Task brief -> Below are records with pictures; copy word for word only the lines between the line with "舊電腦裝什麽係統最快_被追捧" and the line with "文部科学大臣より発表。", inclusive, and drop the pictures.

Available data ->
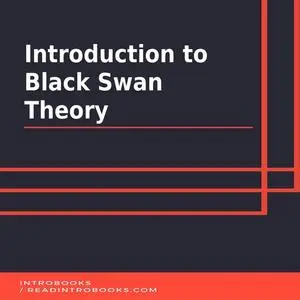 «Introduction to Black Swan Theory» by Introbooks Team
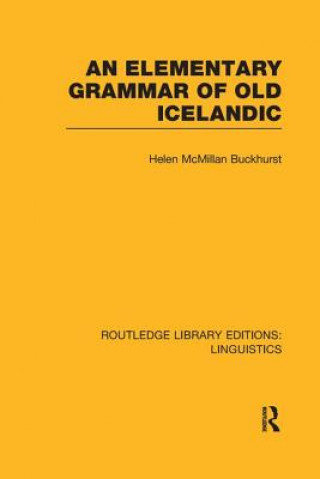 Carte Elementary Grammar of Old Icelandic (RLE Linguistics E: Indo-European Linguistics) Helen MacMillan Buckhurst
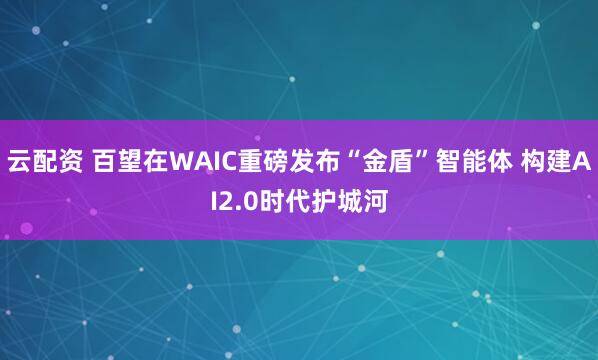 云配资 百望在WAIC重磅发布“金盾”智能体 构建AI2.0时代护城河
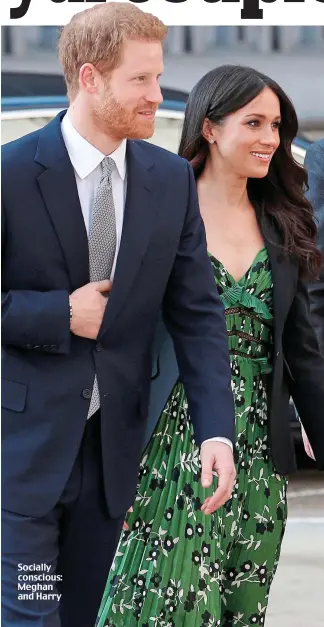  ??  ?? news@dailymail.ie Socially conscious: Meghan and Harry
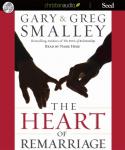 The Heart of Remarriage Audiobook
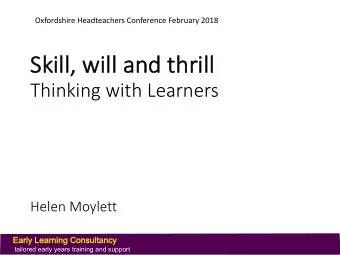 Skill, w  Ski  , will a  and t  nd thr  hrill  Thinking with Learners  Helen Moylett  Early  y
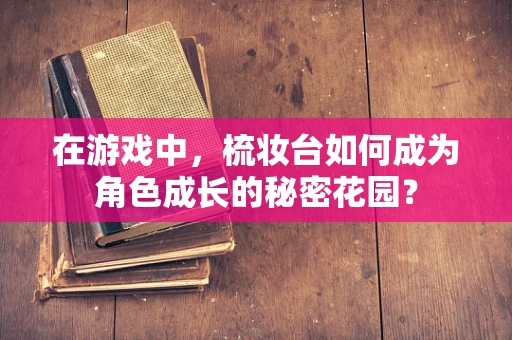 在游戏中，梳妆台如何成为角色成长的秘密花园？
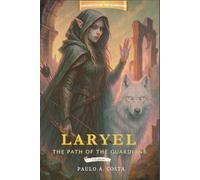 Laryel: The Path of the Guardians: 1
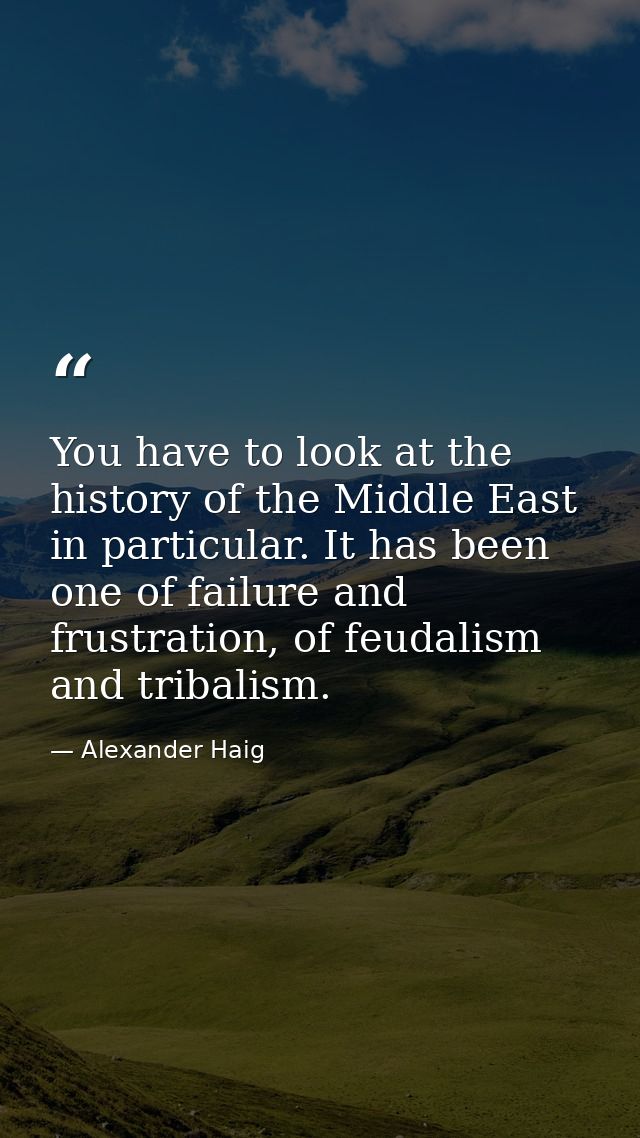 You have to look at the history of the Middle East in particular. It has been one of failure and frustration, of feudali — Alexander Haig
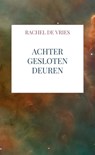 Achter gesloten deuren - Rachel de Vries - 9789465121475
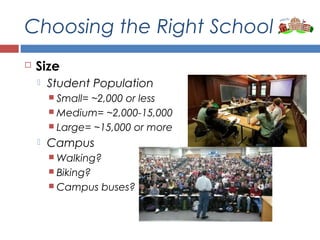 Choosing the Right School
 Size
 Student Population
 Small= ~2,000 or less
 Medium= ~2,000-15,000
 Large= ~15,000 or more
 Campus
 Walking?
 Biking?
 Campus buses?
 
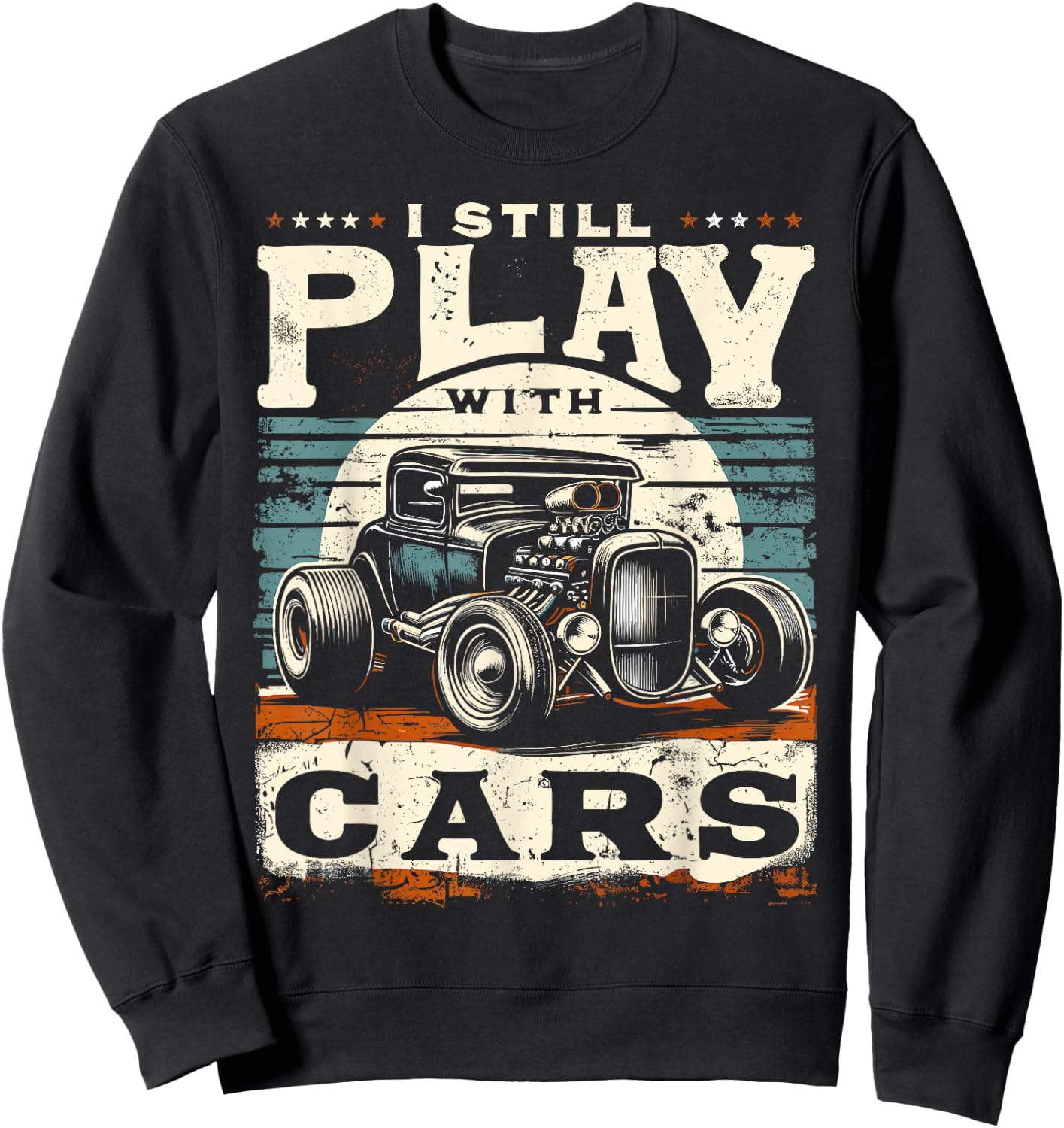 Hot Rod Mechanic, I Still Play With Cars, Vintage Rat Rod Sweatshirt - Sweatshirt | Black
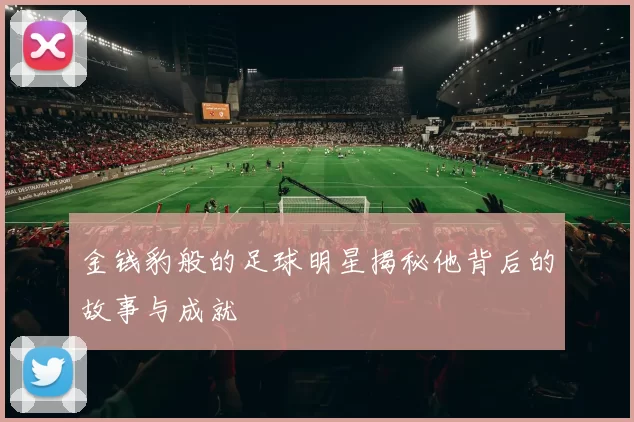金钱豹般的足球明星揭秘他背后的故事与成就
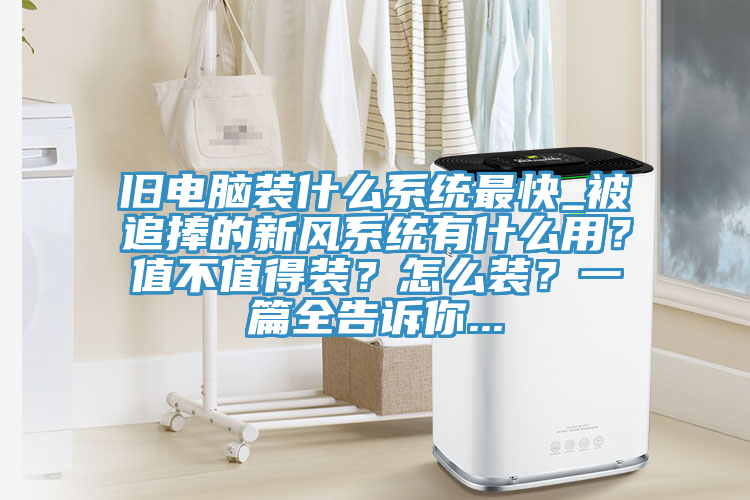 舊電腦裝什麽係統最快_被追捧的新風係統有什麽用？值不值得裝？怎麽裝？一篇全告訴你...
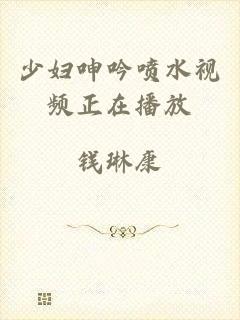 少妇呻吟喷水视频正在播放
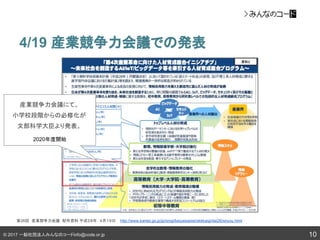 © 2017 一般社団法人みんなのコードinfo@code.or.jp
4/19 産業競争力会議での発表
10
第26回　産業競争力会議　配布資料 平成２８年　４月１９日 http://www.kantei.go.jp/jp/singi/keizaisaisei/skkkaigi/dai26/siryou.html
産業競争力会議にて、
小学校段階からの必修化が
文部科学大臣より発表。
2020年度開始
 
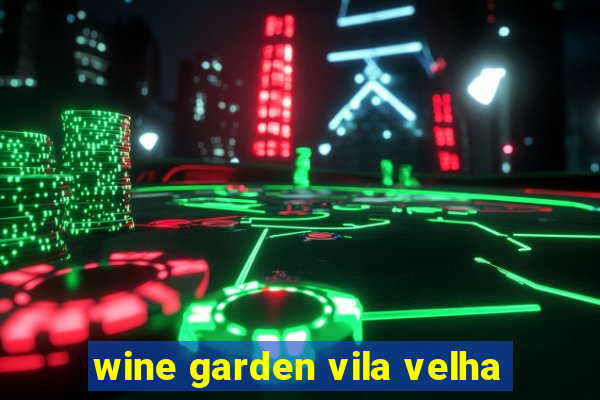 wine garden vila velha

Result of the task ->
 舊電腦裝什麽係統最快_被追捧的新風係統有什麽用？值不值得裝？怎麽裝？一篇全告訴你...
 少妇呻吟喷水视频正在播放
 © 2017 一般社団法人みんなのコードinfo@code.or.jp
4/19 産業競争力会議での発表
10
第26回　産業競争力会議　配布資料 平成２８年　４月１９日 http://www.kantei.go.jp/jp/singi/keizaisaisei/skkkaigi/dai26/siryou.html
産業競争力会議にて、
小学校段階からの必修化が
文部科学大臣より発表。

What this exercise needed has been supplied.